The county plans to spend a total of $95.6 million over five years on roads, bridges and culverts, including:

– $40.3 million in road construction projects;

– $35.7 million on bridges and culverts;

– $19.4 million in resurfacing projects;

– an additional $4.8 million for the rebuild of the Erin garage over 2018 and 2020, funded from reserves, development charges and debenture issue; and

– design for the rebuild of Arthur shop in 2020.

Operating budget

DeHart said $200.4 million is proposed for expenditures and transfers in 2017.

This is forecast to grow to $228.9 million by 2021, an average annual increase of 3.7% over five years, DeHart said.

“Our total projected spending over the next five years is over $1.1 billion – this is the first time we’ve reached that level,” DeHart said.

He noted that in 2017 a 1% tax increase/decrease would equal about $889,400.

Other highlights

DeHart said additional highlights of the five-year capital plan include continued spending on 1,189 social housing units and the construction of eleven new units  at the Palmerston Affordable Housing.           

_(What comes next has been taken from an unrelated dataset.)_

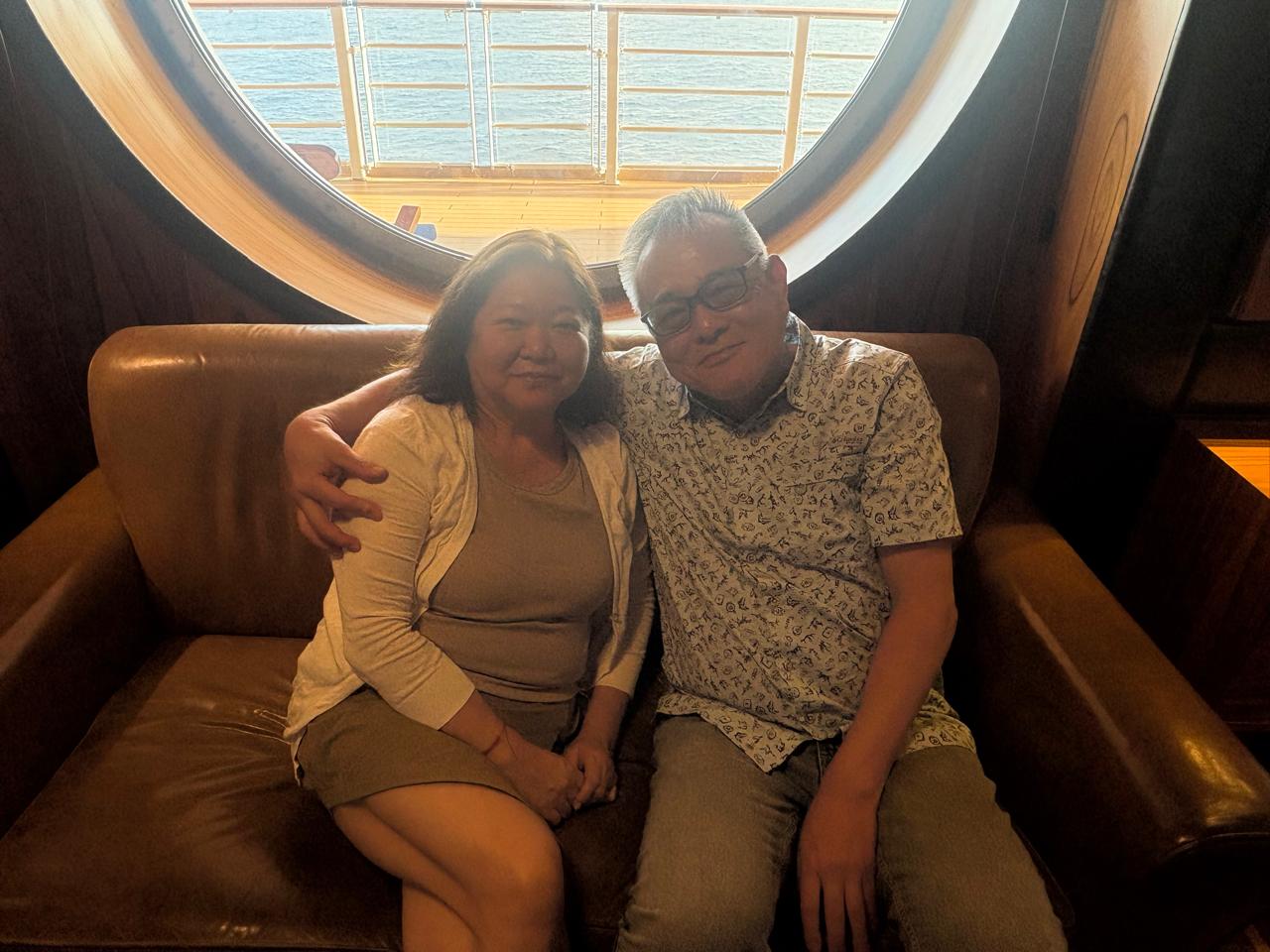 Paula e Eduardo Tsutsumi, da Tunibra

Erin Mayor Allan Alls said in looking at a 3.3% budget increase, “There is nobody out there getting this increase. My people in Erin are facing a huge assessment increase, and it’s driving some seniors out of the community because they cannot face this kind of increase.”

Alls said he understands there are capital needs and things that need to be repaired, but, “I think we need to tighten down as much as we can in our operating budget.”

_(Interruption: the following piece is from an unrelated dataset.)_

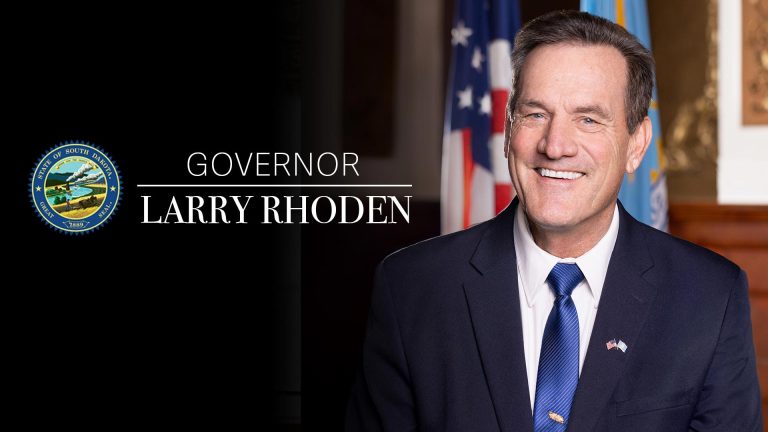 Governor Larry Rhoden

Guelph-Eramosa Mayor Chris White said it is also important to consider the federal and provincial governments get a huge portion of residents’ tax dollars, with only a fraction of the infrastructure.

“At the end of the day, it is the property taxes paying for the infrastructure and this imbalance is unsustainable,” said White.

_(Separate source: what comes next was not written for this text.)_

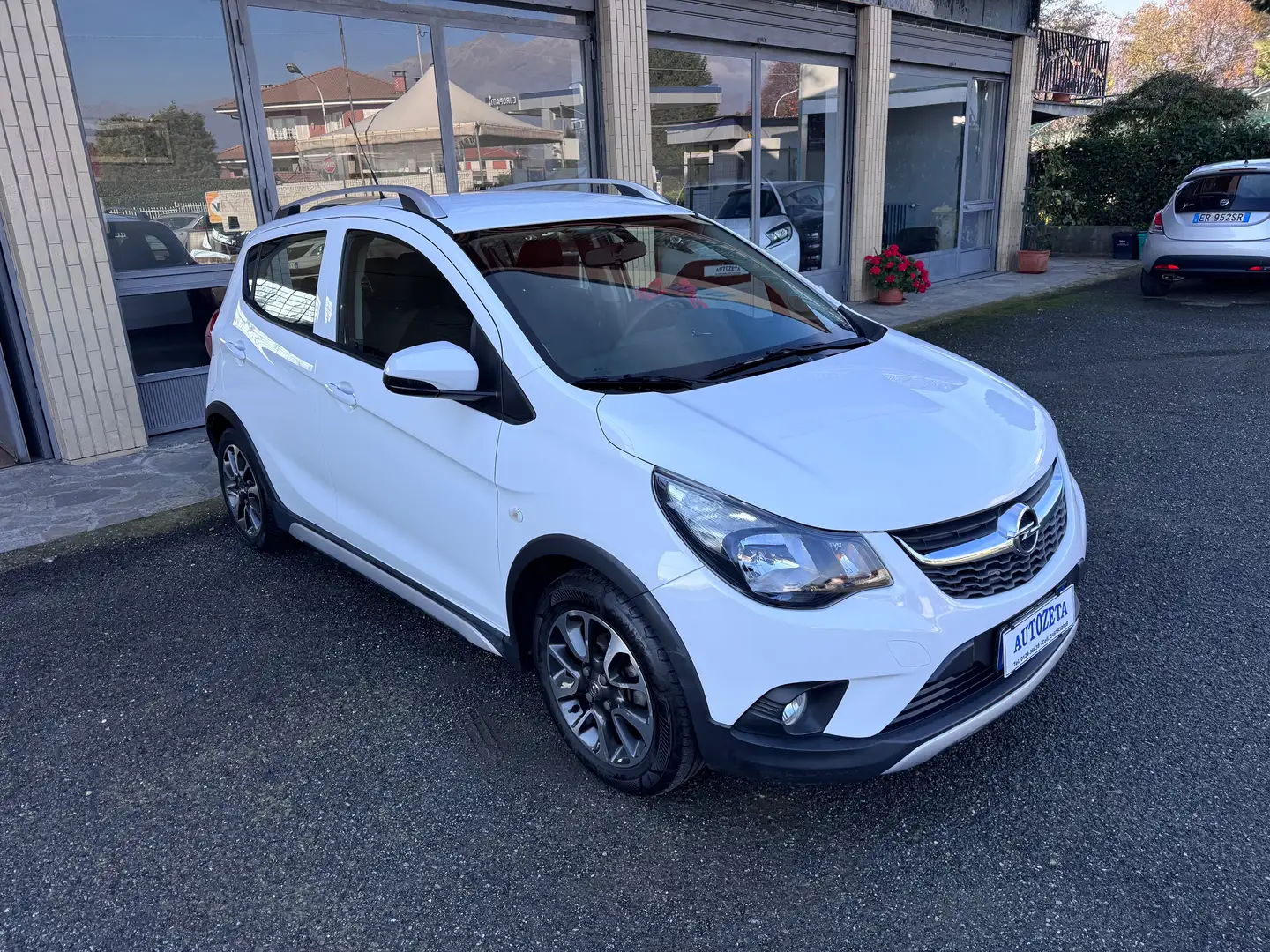 Opel Karl Karl 1.0 Rocks s Bianco - 1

He added, “While property taxes are very visible, when you add up income tax, gas tax and other taxes … it’s huge.”

White believed the upper levels of government need to be constantly reminded the pressure municipalities are under in the long term.

“They need to step up to the plate,” he said, noting  the shrinking of grants is unsustainable.

Councillor Don McKay agreed with Alls that a 3.3% increase would burden local residents. He asked if $1 million in projected interest on county reserve funds could be used to offset the increase.

DeHart said the county not only has to think about current needs, but the long-term sustainability of the municipality.

He said the determination was made that the county needs reserves of roughly 80% of its tax levy. The treasurer agreed reserve interest is used to pay for certain capital projects – but said it is being used in a responsible manner.

Councillor George Bridge said municipalities have to continue to educate residents that local property taxes cannot cover the infrastructure deficit in this country.

While he said he is “all for looking at this further,” Bridge was hesitant to shortchange services and projects, noting, “Making small cuts is not going to change the world.”

He said he believes efforts need to be made to ensure the upper levels of government give tax dollars back to the lower tier to deal with infrastructure.

Councillor Shawn Watters said quick fixes do not fix the problem in the long term.

Councillor Doug Breen said, “The problem is that we are being expected to pay for things which were never intended to be paid for by municipalities … imagine if we didn’t have to pay for the OPP … or all the social service bills.”

Breen said the financial supports from the upper tiers have been stripped away. He agreed people and businesses are not getting increases of 3% per year.

The issue, he contended, is the role of municipalities has fundamentally changed.

“Where we are now is utterly unsustainable. Things are going to blow up if we don’t deal with this,” said Breen.

Councillors discussed various methods by which their concerns could be relayed to the federal and provincial levels of government.

As to the budget timeline, DeHart said the budget will be reviewed at the county committee level over the next two weeks, with recommendations coming to Wellington County council on Jan. 26.